Wednesday, January 21, 2009

Heilemann: Obama’s Spare Inaugural Rhetoric Signals Strategic Mastery

John Heilemann
New York Magazine
1/21/09 at 12:07 AM

Barack Obama’s election against daunting odds was a testament to many things, but not least his remarkable capacity to rock the mike. On Tuesday, he delivered the most watched, most anticipated, most historically significant speech of his life in front of a crowd so massive and so joyous that it took your breath away. Immediately beforehand came the swearing-in, which was a sublime thing, engendering even in his critics and partisan adversaries a feeling of national pride — and providing his fans with a rush of satisfaction and and jolt of pure exhilaration.

Yet the speech that followed was less than thrilling in itself, perhaps by design.
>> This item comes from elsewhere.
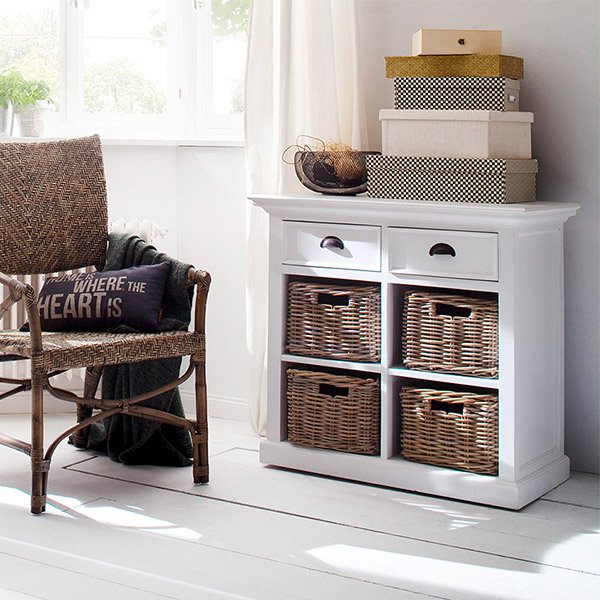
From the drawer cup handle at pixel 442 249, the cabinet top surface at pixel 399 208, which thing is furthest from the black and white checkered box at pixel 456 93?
the drawer cup handle at pixel 442 249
Its structure was formal, classical, the substance largely abstract. There were no anecdotes or narratives, personal or otherwise. There were few rhetorical flourishes, no gratuitous bids for Barletts. The language was spare, at times even pedestrian — telling Americans that "we must pick ourselves up, dust ourselves off, and begin again the work of remaking America," for example.

And though the speech was by no means pessimistic, its optimism was balanced by a cold-eyed realism — and plenty of hard talk about not taking short cuts, a crisis brought on by greed and irresponsibility, and a collective failure to make hard choices. The political purpose of all this is easy enough to see: Obama is preparing the country for tough trade-offs down the line. (And if he's serious about reforming entitlements, you can certainly see the logic of laying down that predicate.) But it's certainly not the kind of language that caused so many hearts to flutter during his campaign.

More familiar to them will have been Obama's focus on another set of choices: the false ones that have gripped our politics lo these many years. He listed three: between whether "government is too big or too small"; between whether "the market is a force for good or ill"; between "our safety and our ideals." Obama's contention that these "stale political arguments that have consumed us for so long no longer apply" is not surprising. It's at the core of his attempt to define himself as an apostle of pragmatism, to transcend the hoary partisan and ideological divisions that he's long cited as central to the dysfunction of Washington.